Building Multiclass Classifiers for Remote Homology Detection and Fold Recognition

Date of Submission: 
April 5, 2006
Report Number: 
06-013
Report PDF: 
Abstract: 

Motivation: Protein remote homology prediction and recognition are central problems in computational biology. Supervised learning algorithms based on support vector machines currently one of the most effective methods for solving these problem. These methods are primarily used to solve binary classification problems and they have not been extensively used to solve the general multiclass remote homology prediction and fold recognition problems.

Methods: We developed a number of methods for building SVMbased multiclass classification schemes in the context of the protein classification. These methods includes schemes that build an SVM-based multiclass model, schemes that employ second level learning approach to combine the predictions generated by a set of binary SVM-based classifiers, and schemes that build combine binary classifiers for various levels of the SCOP hierarchy beyond those defining the target classes.

Results: We performed a comprehensive study analyzing different approaches using four different datasets. Our results that most of the proposed multiclass SVM-based classification approaches are quite effective in solving the remote homology prediction and fold recognition problems and that the schemes predictions from binary models constructed for ancestral categories within the SCOP hierarchy tend to qualitatively improve the prediction results.

Website: http://bioinfo.cs.umn.edu/supplements/mc-fold/

Keywords: fold recognition, remote homology, multiclass, hierarchical, structured learning, support vector machines.

> What you need to do:
• a. Using the report, answer each question:
(i) What is the report number?
(ii) How many datasets did the comprehensive study use?
(iii) Which hierarchy is named as the source of the ancestral categories?
• b. Copy the report from "Building Multiclass Classifiers" to "fold recognition problems.", swapping "central" for "core".
The material that follows is from a separate source.

> Data supplied:

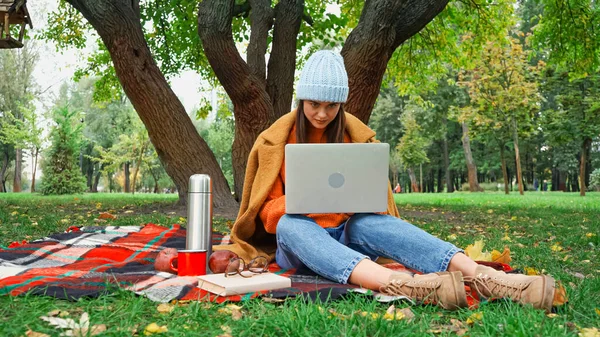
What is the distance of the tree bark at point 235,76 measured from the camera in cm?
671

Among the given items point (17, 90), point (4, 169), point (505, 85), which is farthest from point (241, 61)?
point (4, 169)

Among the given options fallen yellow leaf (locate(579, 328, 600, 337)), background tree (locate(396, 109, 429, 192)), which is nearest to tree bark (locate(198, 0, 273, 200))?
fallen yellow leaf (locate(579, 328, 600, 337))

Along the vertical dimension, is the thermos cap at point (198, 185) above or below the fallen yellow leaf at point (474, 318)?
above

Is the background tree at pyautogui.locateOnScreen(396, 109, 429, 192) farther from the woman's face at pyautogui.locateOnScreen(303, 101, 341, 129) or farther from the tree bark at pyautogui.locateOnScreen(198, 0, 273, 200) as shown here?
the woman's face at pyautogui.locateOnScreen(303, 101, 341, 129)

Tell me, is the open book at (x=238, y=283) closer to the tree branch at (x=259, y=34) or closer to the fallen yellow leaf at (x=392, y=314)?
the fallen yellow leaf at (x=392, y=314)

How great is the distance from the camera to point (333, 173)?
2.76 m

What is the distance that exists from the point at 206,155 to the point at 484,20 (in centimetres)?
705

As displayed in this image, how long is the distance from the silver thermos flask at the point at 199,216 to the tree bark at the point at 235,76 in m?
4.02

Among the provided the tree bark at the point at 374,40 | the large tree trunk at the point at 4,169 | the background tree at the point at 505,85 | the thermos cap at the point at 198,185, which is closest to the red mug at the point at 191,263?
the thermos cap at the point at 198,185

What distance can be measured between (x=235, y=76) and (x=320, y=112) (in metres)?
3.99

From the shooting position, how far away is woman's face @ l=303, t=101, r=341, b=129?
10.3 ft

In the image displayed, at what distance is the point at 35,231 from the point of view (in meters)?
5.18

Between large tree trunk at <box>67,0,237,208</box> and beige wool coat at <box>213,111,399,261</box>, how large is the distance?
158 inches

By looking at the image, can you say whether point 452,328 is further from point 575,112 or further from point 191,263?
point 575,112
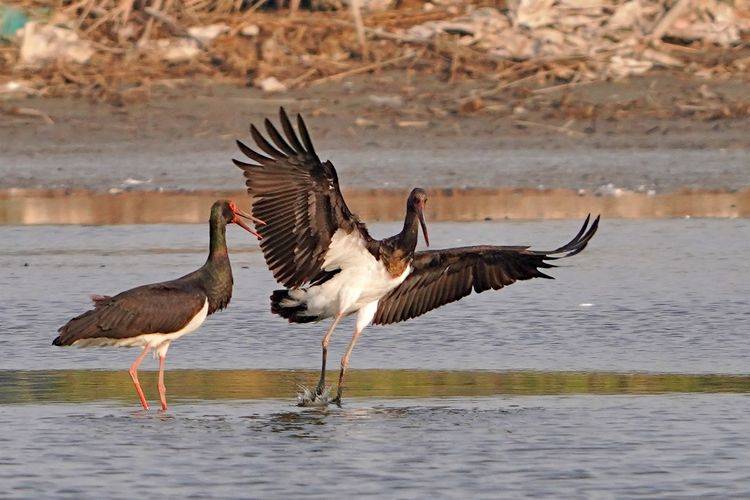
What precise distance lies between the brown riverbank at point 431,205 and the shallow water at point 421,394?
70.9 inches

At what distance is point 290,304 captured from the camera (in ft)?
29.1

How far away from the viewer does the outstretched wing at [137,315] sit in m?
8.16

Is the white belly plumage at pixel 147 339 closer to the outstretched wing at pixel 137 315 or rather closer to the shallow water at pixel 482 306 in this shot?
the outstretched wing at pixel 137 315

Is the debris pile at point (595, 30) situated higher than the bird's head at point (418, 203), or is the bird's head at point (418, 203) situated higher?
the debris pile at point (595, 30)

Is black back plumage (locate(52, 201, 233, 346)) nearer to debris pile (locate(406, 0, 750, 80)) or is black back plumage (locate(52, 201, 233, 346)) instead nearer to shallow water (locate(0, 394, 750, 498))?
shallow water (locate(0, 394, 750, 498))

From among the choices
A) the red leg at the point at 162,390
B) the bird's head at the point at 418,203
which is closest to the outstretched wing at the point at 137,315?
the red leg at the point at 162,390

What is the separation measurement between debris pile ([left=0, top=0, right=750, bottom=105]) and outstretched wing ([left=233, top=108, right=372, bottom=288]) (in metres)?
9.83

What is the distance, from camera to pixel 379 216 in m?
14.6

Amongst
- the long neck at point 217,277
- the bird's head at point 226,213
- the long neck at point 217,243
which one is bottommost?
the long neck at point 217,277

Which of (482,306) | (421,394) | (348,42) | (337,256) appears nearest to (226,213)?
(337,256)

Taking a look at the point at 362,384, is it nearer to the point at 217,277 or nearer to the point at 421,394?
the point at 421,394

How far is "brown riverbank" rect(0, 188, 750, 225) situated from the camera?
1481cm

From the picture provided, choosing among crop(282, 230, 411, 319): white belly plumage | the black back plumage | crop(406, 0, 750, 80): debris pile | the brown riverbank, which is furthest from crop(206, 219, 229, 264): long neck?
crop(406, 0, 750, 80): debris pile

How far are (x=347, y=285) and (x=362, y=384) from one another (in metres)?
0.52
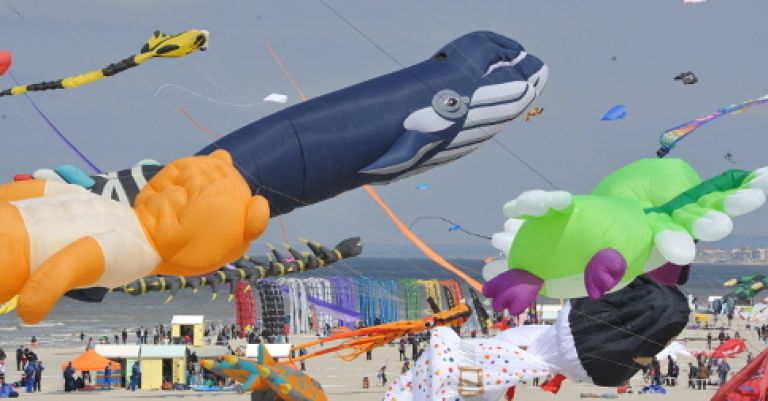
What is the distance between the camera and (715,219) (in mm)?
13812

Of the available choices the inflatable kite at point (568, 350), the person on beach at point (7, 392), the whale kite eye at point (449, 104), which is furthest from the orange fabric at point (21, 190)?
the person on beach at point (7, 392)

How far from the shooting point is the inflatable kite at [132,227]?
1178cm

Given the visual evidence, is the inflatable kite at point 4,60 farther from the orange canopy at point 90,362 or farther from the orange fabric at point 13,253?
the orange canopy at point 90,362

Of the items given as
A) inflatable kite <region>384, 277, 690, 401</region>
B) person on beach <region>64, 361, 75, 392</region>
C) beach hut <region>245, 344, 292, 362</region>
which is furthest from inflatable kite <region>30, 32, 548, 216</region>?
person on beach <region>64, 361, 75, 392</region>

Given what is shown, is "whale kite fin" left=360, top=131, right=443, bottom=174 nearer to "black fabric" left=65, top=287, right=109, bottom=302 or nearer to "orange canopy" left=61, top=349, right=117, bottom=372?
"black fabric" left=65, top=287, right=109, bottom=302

> Outputs in order:
• a.
(i) 06-013
(ii) Four
(iii) The SCOP hierarchy

• b.
Building Multiclass Classifiers for Remote Homology Detection and Fold Recognition

Date of Submission: 
April 5, 2006
Report Number: 
06-013
Report PDF: 
Abstract: 

Motivation: Protein remote homology prediction and recognition are core problems in computational biology. Supervised learning algorithms based on support vector machines currently one of the most effective methods for solving these problem. These methods are primarily used to solve binary classification problems and they have not been extensively used to solve the general multiclass remote homology prediction and fold recognition problems.